Я купил билет в первой  попавшейся кассе на одолженные у Рут утром деньги. Мой автобус должен был подойти с минуты на минуту, но на самом деле я делал  самую большую глупость.
Всю ночь мне не давало покоя письмо от С.Л. Я мог думать только о нем. Казалось, бестолковое ожидание того, что может не произойти, выест во мне дыру, подобно кислоте.
Конечно, я верил Колину, но, чтобы знать наверняка, утром, собираясь в колледж, спросил у Рут, жили ли мы прежде в Сиэтле.
Она, поколебавшись, спросила, кто мне об этом сказал.
- Это неважно! Рут, важно то, что мне нужно там побывать! Я должен!
- Да, раньше вы жили там, а до того где-то в штате Коннектикут, а еще…
- Довольно! – перебил ее я. – Даже страшно спрашивать, почему мы столько переезжали.
- Миссис Элизабет не любит долго сидеть на одном месте, - произнесла нянечка.
- Мне нужно туда поехать. Черт, я не могу ничего вспомнить!
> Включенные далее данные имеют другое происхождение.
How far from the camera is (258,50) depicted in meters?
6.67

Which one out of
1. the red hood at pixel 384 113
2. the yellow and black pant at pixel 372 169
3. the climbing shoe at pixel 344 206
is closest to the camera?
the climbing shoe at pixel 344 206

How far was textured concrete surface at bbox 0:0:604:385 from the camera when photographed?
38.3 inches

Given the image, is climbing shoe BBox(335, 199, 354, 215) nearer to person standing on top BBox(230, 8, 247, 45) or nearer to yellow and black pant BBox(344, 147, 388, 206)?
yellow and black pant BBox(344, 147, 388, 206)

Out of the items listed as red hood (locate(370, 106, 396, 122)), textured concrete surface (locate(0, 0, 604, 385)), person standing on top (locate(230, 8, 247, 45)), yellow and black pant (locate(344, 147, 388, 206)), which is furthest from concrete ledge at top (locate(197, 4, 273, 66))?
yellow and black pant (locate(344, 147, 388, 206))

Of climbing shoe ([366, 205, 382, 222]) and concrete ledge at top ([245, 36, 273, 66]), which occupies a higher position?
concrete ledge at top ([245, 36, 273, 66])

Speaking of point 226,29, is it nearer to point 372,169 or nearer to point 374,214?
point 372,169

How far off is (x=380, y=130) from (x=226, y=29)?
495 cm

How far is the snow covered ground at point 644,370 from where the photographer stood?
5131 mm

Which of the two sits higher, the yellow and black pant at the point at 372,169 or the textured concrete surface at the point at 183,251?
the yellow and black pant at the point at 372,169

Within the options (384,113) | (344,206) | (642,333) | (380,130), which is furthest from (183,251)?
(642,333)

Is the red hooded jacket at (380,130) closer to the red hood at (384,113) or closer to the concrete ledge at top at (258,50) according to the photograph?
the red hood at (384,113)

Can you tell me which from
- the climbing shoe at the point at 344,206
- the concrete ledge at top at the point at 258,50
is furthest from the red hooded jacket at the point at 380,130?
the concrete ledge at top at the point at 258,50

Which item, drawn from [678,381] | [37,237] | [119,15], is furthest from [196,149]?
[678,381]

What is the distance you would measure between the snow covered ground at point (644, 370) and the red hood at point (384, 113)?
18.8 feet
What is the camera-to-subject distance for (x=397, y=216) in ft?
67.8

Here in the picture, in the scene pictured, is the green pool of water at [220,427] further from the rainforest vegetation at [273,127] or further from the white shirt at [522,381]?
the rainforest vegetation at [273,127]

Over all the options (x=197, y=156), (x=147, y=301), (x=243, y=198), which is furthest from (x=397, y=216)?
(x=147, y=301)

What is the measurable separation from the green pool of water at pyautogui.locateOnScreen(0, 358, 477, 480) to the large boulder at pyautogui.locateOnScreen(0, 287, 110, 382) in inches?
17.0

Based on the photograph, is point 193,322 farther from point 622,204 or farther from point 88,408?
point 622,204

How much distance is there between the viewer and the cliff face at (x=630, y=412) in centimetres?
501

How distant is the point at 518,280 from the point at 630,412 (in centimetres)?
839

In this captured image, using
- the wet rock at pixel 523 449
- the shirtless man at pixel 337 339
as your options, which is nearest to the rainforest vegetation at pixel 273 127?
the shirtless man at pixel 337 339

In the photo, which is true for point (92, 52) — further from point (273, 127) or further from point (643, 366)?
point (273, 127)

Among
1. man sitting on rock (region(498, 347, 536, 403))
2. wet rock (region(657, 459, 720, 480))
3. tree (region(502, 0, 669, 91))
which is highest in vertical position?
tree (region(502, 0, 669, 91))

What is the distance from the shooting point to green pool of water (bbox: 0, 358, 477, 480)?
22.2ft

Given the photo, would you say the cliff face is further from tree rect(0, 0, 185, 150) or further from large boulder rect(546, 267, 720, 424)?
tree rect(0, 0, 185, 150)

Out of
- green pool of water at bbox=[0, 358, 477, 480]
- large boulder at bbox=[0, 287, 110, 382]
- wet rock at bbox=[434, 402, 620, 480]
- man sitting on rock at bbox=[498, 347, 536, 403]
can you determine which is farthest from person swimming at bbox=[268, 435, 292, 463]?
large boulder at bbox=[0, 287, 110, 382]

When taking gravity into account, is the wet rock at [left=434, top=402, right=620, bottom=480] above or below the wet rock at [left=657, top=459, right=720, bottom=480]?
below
Что же делать?
Я взялся за голову, пытаясь кашу в голове выстроить в логическую цепочку.
- Иногда лучше не знать правды, - серьезно ответила она.
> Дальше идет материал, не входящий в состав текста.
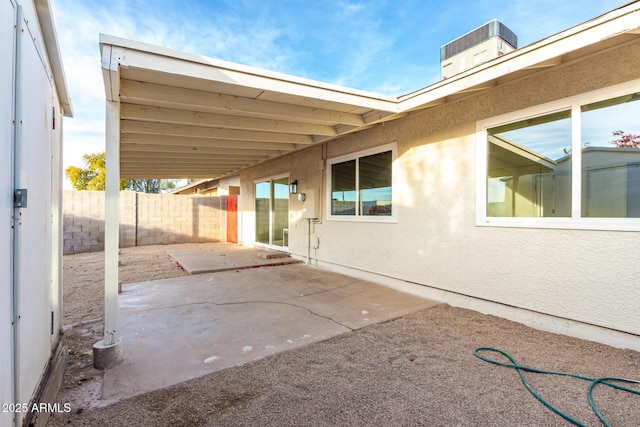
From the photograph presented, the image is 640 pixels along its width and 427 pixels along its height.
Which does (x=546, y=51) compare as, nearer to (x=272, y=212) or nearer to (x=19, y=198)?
(x=19, y=198)

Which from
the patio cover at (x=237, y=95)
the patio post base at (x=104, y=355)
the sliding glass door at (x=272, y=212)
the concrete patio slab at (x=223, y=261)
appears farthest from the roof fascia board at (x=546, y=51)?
the sliding glass door at (x=272, y=212)

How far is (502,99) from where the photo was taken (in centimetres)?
378

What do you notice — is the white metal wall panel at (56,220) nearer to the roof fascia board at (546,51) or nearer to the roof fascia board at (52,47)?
the roof fascia board at (52,47)

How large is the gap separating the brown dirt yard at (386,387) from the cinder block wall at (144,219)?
8.17m

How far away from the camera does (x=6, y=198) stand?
133 cm

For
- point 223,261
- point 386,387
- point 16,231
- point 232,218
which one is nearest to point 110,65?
point 16,231

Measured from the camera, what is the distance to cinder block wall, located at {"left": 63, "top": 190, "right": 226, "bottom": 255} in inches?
389

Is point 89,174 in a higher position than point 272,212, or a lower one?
higher

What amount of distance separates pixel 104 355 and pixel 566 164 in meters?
4.90

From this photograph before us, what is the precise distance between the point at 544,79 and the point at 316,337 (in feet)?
12.5

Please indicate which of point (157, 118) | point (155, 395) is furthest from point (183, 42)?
point (155, 395)

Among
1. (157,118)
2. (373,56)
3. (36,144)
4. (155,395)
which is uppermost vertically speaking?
(373,56)

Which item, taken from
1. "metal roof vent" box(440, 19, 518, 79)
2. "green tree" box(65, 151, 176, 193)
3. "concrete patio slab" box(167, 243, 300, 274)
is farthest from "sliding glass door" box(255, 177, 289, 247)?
"green tree" box(65, 151, 176, 193)

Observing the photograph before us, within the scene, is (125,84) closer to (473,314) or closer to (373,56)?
(473,314)
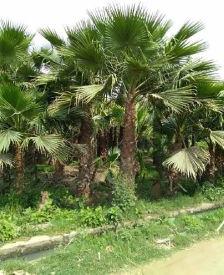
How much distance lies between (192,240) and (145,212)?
165 cm

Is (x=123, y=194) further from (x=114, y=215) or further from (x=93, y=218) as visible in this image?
(x=93, y=218)

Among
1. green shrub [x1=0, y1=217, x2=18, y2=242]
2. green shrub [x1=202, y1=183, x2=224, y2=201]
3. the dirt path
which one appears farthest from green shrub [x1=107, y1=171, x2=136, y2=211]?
green shrub [x1=202, y1=183, x2=224, y2=201]

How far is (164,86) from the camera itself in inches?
378

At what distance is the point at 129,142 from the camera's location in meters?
9.48

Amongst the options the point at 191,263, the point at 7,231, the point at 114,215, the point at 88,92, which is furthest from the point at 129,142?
the point at 191,263

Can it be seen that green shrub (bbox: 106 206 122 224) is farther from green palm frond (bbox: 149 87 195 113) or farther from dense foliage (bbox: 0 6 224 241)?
green palm frond (bbox: 149 87 195 113)

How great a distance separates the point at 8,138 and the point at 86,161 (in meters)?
1.92

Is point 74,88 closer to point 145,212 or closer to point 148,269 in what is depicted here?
point 145,212

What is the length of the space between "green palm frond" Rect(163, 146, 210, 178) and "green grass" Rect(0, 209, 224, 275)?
1.03 m

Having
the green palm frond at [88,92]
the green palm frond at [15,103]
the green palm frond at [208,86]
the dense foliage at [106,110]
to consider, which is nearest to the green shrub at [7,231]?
the dense foliage at [106,110]

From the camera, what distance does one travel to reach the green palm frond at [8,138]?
883cm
- Почему? – спросил я. – Разве плохо знать, кто ты?
- Нет, порой плохо, когда ты все помнишь, - тяжело вздохнула Рут.
Я вопросительно на нее посмотрел.
- Мой муж умер двадцать лет назад. В тот день он  отправил меня в кино. Дал мне денег на новое платье и еду… А когда я вернулась, его не было. Он собрал вещи и ушел… Я стала искать и нашла… в отеле недалеко от нашего дома. Он висел в петле. Ему было сорок один, мне тридцать два. Я прожила с ним тринадцать лет в счастливом браке. Прошло столько времени, а мне больше всего хочется, чтобы я однажды все забыла. Лучше бы я думала, что он просто ушел….  Я бы смирилась, начала жить сначала, но, узнав правду, я не смогла жить нормально.
- Зачем вы мне это рассказали? – не совсем понял я.
- Не ищи!
- Сдаться? – не поверил я своим ушам.
- Да, - коротко вымолвила Рут.
- А откуда вы знаете, что так было бы лучше? – спросил я.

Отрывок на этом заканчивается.